2.        Never exchange or keep financial information on the Internet.
      This makes it very hard for hackers to steal any info.
      There is simply no access path from the Internet to this data.
3.         Provide Security, but do not use cryptography.
 FV security was provided with other means. Namely, it is very hard to
intercept Email addressed to an individual, and then prevent it from also
being delivered to the addressed recipient and then fake a reply to FV
saying "YES", which the FV PIN holder never sees.
FV never had a case of receiving a false Yes..
4.        No Special Software required. Buyers just use regular browsers and Email.
      This was a general result of avoiding complexity of use.
5.        Worked with the available WEB, FTP, and Email system and tools.
      The KISS Principle: "Keep It Simple, Stupid"
6.       High degree of privacy.
      Sellers should not need to know the buyer's personal information, other than the buyer's "Virtual PIN" account identifier.
      However, some FV employees had access to user's data, and FV kept histories of user behavior to control rampant non-payment.

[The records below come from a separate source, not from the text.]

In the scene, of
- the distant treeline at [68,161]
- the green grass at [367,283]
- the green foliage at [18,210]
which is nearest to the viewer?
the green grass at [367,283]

Assumptions based on 3 fundamental assumptions.
      First, electronic information merchants can produce as many or few copies of any information product at no incremental cost per copy because once the information has been developed and offered for sale once, the cost of selling it again is virtually zero.
      Second, information-buyers like buyers of any other product need some way to examine products before they buy.
      Finally, buying and selling should be simple and have as low an entry cost in time, money and effort as possible.
These assumptions lead to certain conclusions, which produce a different view of the information marketplace than that taken by most other commerce providers:

1.  Because there is no cost or negligible cost associated with sending out a copy of the information being sold, “returns” or “stolen goods” don’t in fact cost the merchant anything.

2. Information products are sold “on approval” with the customer required to explicitly reply either yes or no to a request for payment, but only after having received a copy of the information.

3. Information products can be sold through virtually any Internet application and do not require vendors or buyers to buy special software. More important, first virtual offers facilities to individuals to sell information online for very minimal cost
 The First Virtual payment system has several advantages and disadvantages over other payment systems used on the Internet.
Advantages:
      Neither buyer or seller needs to install any software in order to use the system.
      Buyers are virtually 100 % protected from fraud. No charges are processed against their account without their confirmation.
      Purchases are essentially anonymous. The merchant is never given the buyer's name from First Virtual.
      It is extremely easy to become a merchant, or seller, under First Virtual. First Virtual does not screen merchants, nor do they require merchants to have a special business accounts established with a bank. All a person needs to sell merchandise, services, data, etc.. over the Internet is an ordinary checking account.
      First Virtual has very low processing fees compared to other Internet payment schemes or even straight credit card processing.
Disadvantages:
      Merchant assumes all risk!

      Extremely long waiting period between when a sale is made and when payment is deposited in the merchant's account.